> **ABOUT THIS TASK**:
Please answer these from the Dale Daniel page:
(a) Which record label does it list?
(b) What is the title of her one studio album?
(c) On which Lorrie Morgan album does "Someone to Call Me Darling" appear?

> **SUPPLIED PASSAGE**:

- Born: Lisa Dale Daniel
- Origin: Kentucky, U.S.
- Genres: Country
- Occupation: Singer-songwriter
- Instrument: Vocals
- Years active: 1993-1994
- Label: BNA

= Dale Daniel =

American singer-songwriter

Lisa Dale Daniel is an American country music artist. She has recorded one studio album, Luck of Our Own. Daniel is the daughter of songwriter Naomi Martin, whose credits include the Grammy nominated "Let's Take the Long Way Around the World" by Ronnie Milsap and "My Eyes Can Only See as Far as You" by Charley Pride. Daniel and Martin also co-wrote the track "Someone to Call Me Darling" on Lorrie Morgan's 1992 album Watch Me. She also co-penned a Barbara Mandrell and Lee Greenwood duet, “I’d Give Anything to Be Everything to You”. which also featured Daniel on background vocals.

> **DATA EXTRACT**:
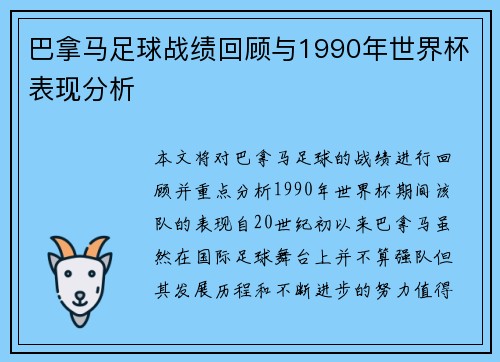巴拿马足球战绩回顾与1990年世界杯表现分析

> **YOUR RESPONSE**:
(a) BNA
(b) Luck of Our Own
(c) Watch Me, from 1992